何度も同じ人と会う。お互いの名前を覚える。いろんな話をする。
もちろん、そういう意味での「わかった」は増えていく。
ただ、わたしは裾野の何を「わかろうと」していたのか。東西南北に行って何になるんだ。というか、わかるってなんだ。滞在するほどどんどん「わからなく」なっていった。
……あれ、そもそもMAWがわたし(旅人)に求めていることってなんなんだっけ?
『地域コミュニティの未来づくり』と『自身の表現活動へのインスピレーションを得る』などを目的に……なるほど。
今回のホストである小田さんの場合、小田さん自身が既に『地域コミュニティの未来づくり』のために具体的に行動し、実績を積まれている。
小田さんが自分ごととしてもっとも身近な家族の問題を解決するために、そしてその場所は自分の住む地区でやらなければ意味がなかったからこその出発点であり、やはりたった一週間で「この土地で」「自分ごととして」「どうしてもやりたいこと」をわたしが見つけるのは難しいと感じた。

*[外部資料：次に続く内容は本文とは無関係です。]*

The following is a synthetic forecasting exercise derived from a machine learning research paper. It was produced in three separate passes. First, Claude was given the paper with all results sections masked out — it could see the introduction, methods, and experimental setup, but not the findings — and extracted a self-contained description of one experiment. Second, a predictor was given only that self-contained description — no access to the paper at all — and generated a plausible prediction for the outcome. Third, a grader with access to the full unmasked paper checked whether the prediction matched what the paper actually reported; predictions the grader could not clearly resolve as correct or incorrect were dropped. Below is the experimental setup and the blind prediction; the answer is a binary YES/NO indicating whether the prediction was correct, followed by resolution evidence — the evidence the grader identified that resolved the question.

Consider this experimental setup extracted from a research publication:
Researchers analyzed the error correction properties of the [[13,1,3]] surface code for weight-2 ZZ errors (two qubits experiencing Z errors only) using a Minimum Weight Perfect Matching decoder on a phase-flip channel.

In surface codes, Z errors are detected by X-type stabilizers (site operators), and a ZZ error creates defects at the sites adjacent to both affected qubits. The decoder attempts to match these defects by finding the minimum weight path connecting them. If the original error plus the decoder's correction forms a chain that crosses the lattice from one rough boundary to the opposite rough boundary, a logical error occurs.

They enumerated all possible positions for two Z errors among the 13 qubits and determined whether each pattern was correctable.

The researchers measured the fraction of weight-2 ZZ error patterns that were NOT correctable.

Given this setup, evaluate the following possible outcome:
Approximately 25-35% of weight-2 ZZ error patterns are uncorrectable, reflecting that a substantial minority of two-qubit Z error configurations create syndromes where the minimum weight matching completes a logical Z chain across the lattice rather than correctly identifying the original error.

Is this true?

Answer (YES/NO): NO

もちろん、短期間で何かが生まれるわけはないという前提でこのワーケーションプロジェクトが始まったであろうことは想像できる。とはいえ、補助金で活動させてもらう身としてはなんとか『表現活動のインスピレーション』だけにとどまらない動きをしていきたい。
MAWカードのこと
少し話はそれるが、今回、MAW旅人とホストのために用意してくださったMAWを説明するためのカードは話のきっかけとしてかなり役に立った。
(2022年にはなかったので嬉しかった)
ただ、MAWの仕組みについては多少理解されたものの、大元の「アーツカウンシルしずおか」の存在が認知されていないことが多かったのも事実だ。
MAWとアールカウンシルしずおかについて、両方とも簡単な言葉で伝えるにはかなり難しい。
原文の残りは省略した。